星の王子さまは決して童話ではなく、哲学書だ。それと同様、本書も童話ではなくSFである。「星の王子さまとめぐる」とあるように、太陽系の果て、宇宙の果てまで天体を訪ね歩くという天文学者の夢を果たした本だ。美しい天体の図版とともに、そこここに天文学者としての著者のこだわりが散りばめられている図鑑である。
小学校低学年のお子様がいらっしゃるお父さんとお母さんにもおすすめだ。最終ページのすごろくもすごく楽しいですよ。床の間に望遠鏡と本書とを置いておくと、「このご家庭はこういうことに関心があるのか」と訪れた方から評価の声が上がり、お宅の“格”も間違いなく上がる本である。
著者は国立天文台の天文学者であるとともに、天文教育者である。また筆者卒業大学の超優秀な後輩でもある。

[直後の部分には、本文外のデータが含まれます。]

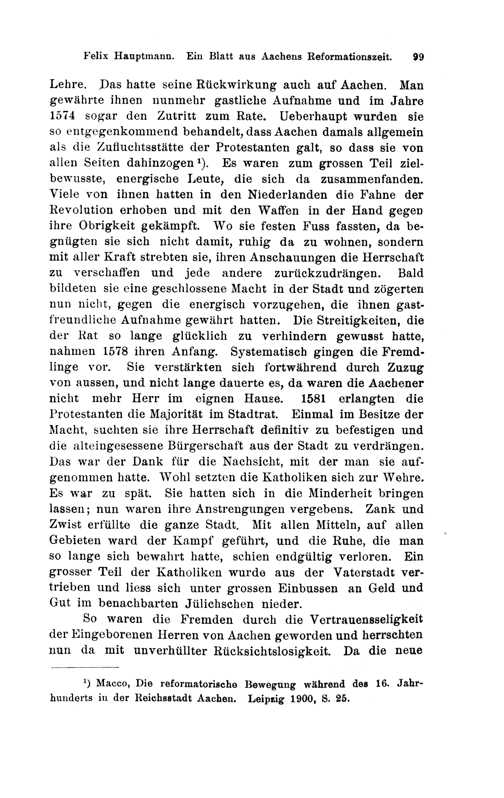 Felix Hauptmann. Ein Blatt aus Aachens Reformationszeit. 99

Lehre. Das hatte seine Rückwirkung auch auf Aachen. Man gewährte ihnen nunmehr gastliche Aufnahme und im Jahre 1574 sogar den Zutritt zum Rate. Ueberhaupt wurden sie so entgegenkommend behandelt, dass Aachen damals allgemein als die Zufluchtsstätte der Protestanten galt, so dass sie von allen Seiten dahinzogen $^{1}$). Es waren zum grossen Teil zielbewusste, energische Leute, die sich da zusammenfanden. Viele von ihnen hatten in den Niederlanden die Fahne der Revolution erhoben und mit den Waffen in der Hand gegen ihre Obrigkeit gekämpft. Wo sie festen Fuss fassten, da begnügten sie sich nicht damit, ruhig da zu wohnen, sondern mit aller Kraft strebten sie, ihren Anschauungen die Herrschaft zu verschaffen und jede andere zurückzudrängen. Bald bildeten sie eine geschlossene Macht in der Stadt und zögerten nun nicht, gegen die energisch vorzugehen, die ihnen gastfreundliche Aufnahme gewährt hatten. Die Streitigkeiten, die der Rat so lange glücklich zu verhindern gewusst hatte, nahmen 1578 ihren Anfang. Systematisch gingen die Fremdlinge vor. Sie verstärkten sich fortwährend durch Zuzug von aussen, und nicht lange dauerte es, da waren die Aachener nicht mehr Herr im eignen Hause. 1581 erlangten die Protestanten die Majorität im Stadtrat. Einmal im Besitze der Macht, suchten sie ihre Herrschaft definitiv zu befestigen und die alteingesessene Bürgerschaft aus der Stadt zu verdrängen. Das war der Dank für die Nachsicht, mit der man sie aufgenommen hatte. Wohl setzten die Katholiken sich zur Wehre. Es war zu spät. Sie hatten sich in die Minderheit bringen lassen; nun waren ihre Anstrengungen vergebens. Zank und Zwist erfüllte die ganze Stadt. Mit allen Mitteln, auf allen Gebieten ward der Kampf geführt, und die Ruhe, die man so lange sich bewahrt hatte, schien endgültig verloren. Ein grosser Teil der Katholiken wurde aus der Vaterstadt vertrieben und liess sich unter grossen Einbussen an Geld und Gut im benachbarten Jülichschen nieder.

So waren die Fremden durch die Vertrauensseligkeit der Eingeborenen Herren von Aachen geworden und herrschten nun da mit unverhüllter Rücksichtslosigkeit. Da die neue

$^{1}$) Macco, Die reformatorische Bewegung während des 16. Jahrhunderts in der Reichsstadt Aachen. Leipzig 1900, S. 25.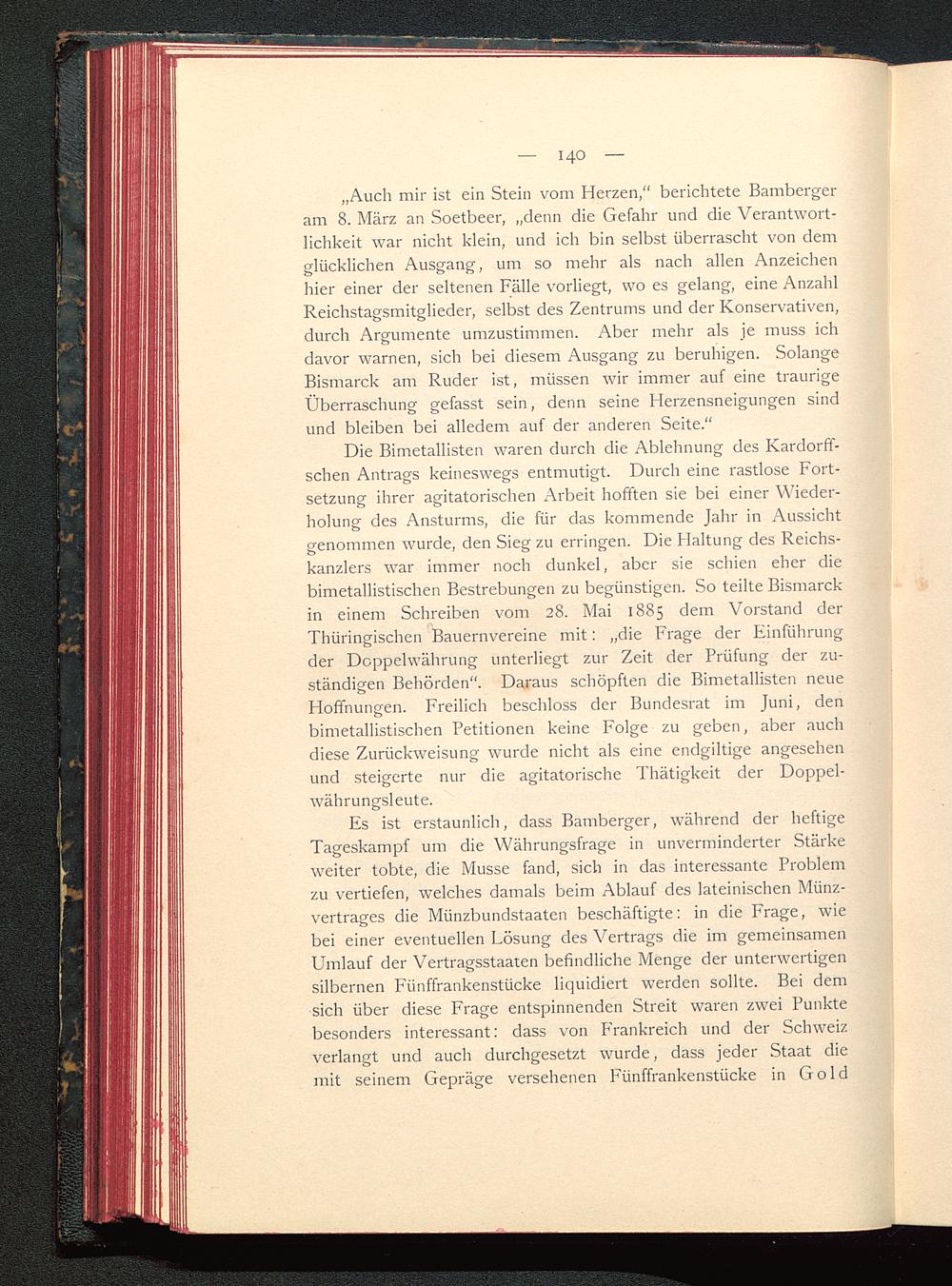 — 140 —

„Auch mir ist ein Stein vom Herzen," berichtete Bamberger am 8. März an Soetbeer, „denn die Gefahr und die Verantwortlichkeit war nicht klein, und ich bin selbst überrascht von dem glücklichen Ausgang, um so mehr als nach allen Anzeichen hier einer der seltenen Fälle vorliegt, wo es gelang, eine Anzahl Reichstagsmitglieder, selbst des Zentrums und der Konservativen, durch Argumente umzustimmen. Aber mehr als je muss ich davor warnen, sich bei diesem Ausgang zu beruhigen. Solange Bismarck am Ruder ist, müssen wir immer auf eine traurige Überraschung gefasst sein, denn seine Herzensneigungen sind und bleiben bei alledem auf der anderen Seite."

Die Bimetallisten waren durch die Ablehnung des Kardorffschen Antrags keineswegs entmutigt. Durch eine rastlose Fortsetzung ihrer agitatorischen Arbeit hofften sie bei einer Wiederholung des Ansturms, die für das kommende Jahr in Aussicht genommen wurde, den Sieg zu erringen. Die Haltung des Reichskanzlers war immer noch dunkel, aber sie schien eher die bimetallistischen Bestrebungen zu begünstigen. So teilte Bismarck in einem Schreiben vom 28. Mai 1885 dem Vorstand der Thüringischen Bauernvereine mit: „die Frage der Einführung der Doppelwährung unterliegt zur Zeit der Prüfung der zuständigen Behörden". Daraus schöpften die Bimetallisten neue Hoffnungen. Freilich beschloss der Bundesrat im Juni, den bimetallistischen Petitionen keine Folge zu geben, aber auch diese Zurückweisung wurde nicht als eine endgiltige angesehen und steigerte nur die agitatorische Thätigkeit der Doppelwährungsleute.

Es ist erstaunlich, dass Bamberger, während der heftige Tageskampf um die Währungsfrage in unverminderter Stärke weiter tobte, die Musse fand, sich in das interessante Problem zu vertiefen, welches damals beim Ablauf des lateinischen Münzvertrages die Münzbundstaaten beschäftigte: in die Frage, wie bei einer eventuellen Lösung des Vertrags die im gemeinsamen Umlauf der Vertragsstaaten befindliche Menge der unterwertigen silbernen Fünffrankenstücke liquidiert werden sollte. Bei dem sich über diese Frage entspinnenden Streit waren zwei Punkte besonders interessant: dass von Frankreich und der Schweiz verlangt und auch durchgesetzt wurde, dass jeder Staat die mit seinem Gepräge versehenen Fünffrankenstücke in Gold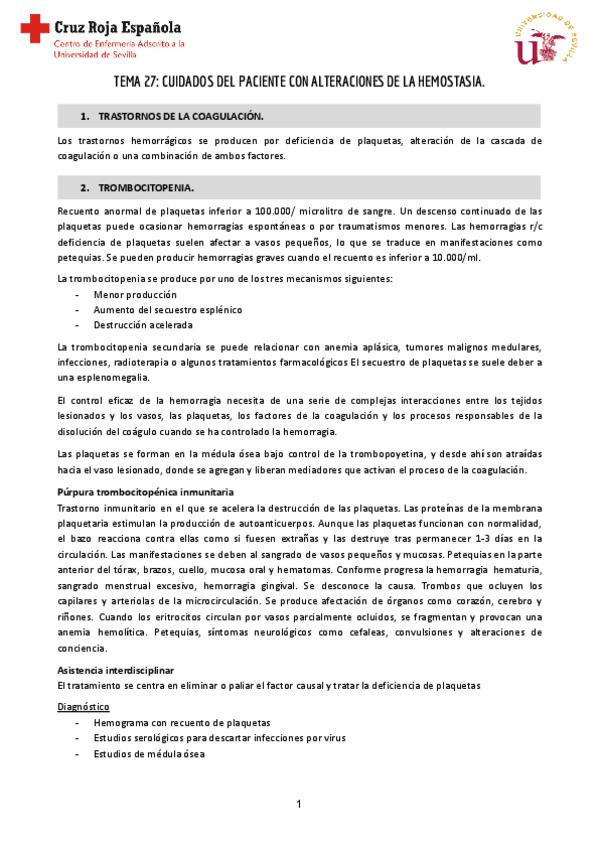 Cruz Roja Española
Centro de Enfermería Adscrito a la Universidad de Sevilla

UNIVERSIDAD DE SEVILLA

TEMA 27: CUIDADOS DEL PACIENTE CON ALTERACIONES DE LA HEMOSTASIA.

1. TRASTORNOS DE LA COAGULACIÓN.

Los trastornos hemorrágicos se producen por deficiencia de plaquetas, alteración de la cascada de coagulación o una combinación de ambos factores.

2. TROMBOCITOPENIA.

Recuento anormal de plaquetas inferior a 100.000/ microlitro de sangre. Un descenso continuado de las plaquetas puede ocasionar hemorragias espontáneas o por traumatismos menores. Las hemorragias r/c deficiencia de plaquetas suelen afectar a vasos pequeños, lo que se traduce en manifestaciones como petequias. Se pueden producir hemorragias graves cuando el recuento es inferior a 10.000/ml.

La trombocitopenia se produce por uno de los tres mecanismos siguientes:
- Menor producción
- Aumento del secuestro esplénico
- Destrucción acelerada

La trombocitopenia secundaria se puede relacionar con anemia aplásica, tumores malignos medulares, infecciones, radioterapia o algunos tratamientos farmacológicos El secuestro de plaquetas se suele deber a una esplenomegalia.

El control eficaz de la hemorragia necesita de una serie de complejas interacciones entre los tejidos lesionados y los vasos, las plaquetas, los factores de la coagulación y los procesos responsables de la disolución del coágulo cuando se ha controlado la hemorragia.

Las plaquetas se forman en la médula ósea bajo control de la trombopoyetina, y desde ahí son atraídas hacia el vaso lesionado, donde se agregan y liberan mediadores que activan el proceso de la coagulación.

Púrpura trombocitopénica inmunitaria
Trastorno inmunitario en el que se acelera la destrucción de las plaquetas. Las proteínas de la membrana plaquetaria estimulan la producción de autoanticuerpos. Aunque las plaquetas funcionan con normalidad, el bazo reacciona contra ellas como si fuesen extrañas y las destruye tras permanecer 1-3 días en la circulación. Las manifestaciones se deben al sangrado de vasos pequeños y mucosas. Petequias en la parte anterior del tórax, brazos, cuello, mucosa oral y hematomas. Conforme progresa la hemorragia hematuria, sangrado menstrual excesivo, hemorragia gingival. Se desconoce la causa. Trombos que ocluyen los capilares y arteriolas de la microcirculación. Se produce afectación de órganos como corazón, cerebro y riñones. Cuando los eritrocitos circulan por vasos parcialmente ocluidos, se fragmentan y provocan una anemia hemolítica. Petequias, síntomas neurológicos como cefaleas, convulsiones y alteraciones de conciencia.

Asistencia interdisciplinar
El tratamiento se centra en eliminar o paliar el factor causal y tratar la deficiencia de plaquetas

Diagnóstico
- Hemograma con recuento de plaquetas
- Estudios serológicos para descartar infecciones por virus
- Estudios de médula ósea

1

サン=テグジュペリが生きた時代には本書のような本が出版されることはなかったが、探査機から眺めた地球や太陽系外縁天体などが、想像ではなく実像として眺めることができる現代はすごいと実感させてくれる本でもある。
本書の姉妹書として同著者が監修した「星の王子さまの天文ノート」は対象がやや上のものだが、あわせてお読みいただくことをおすすめする。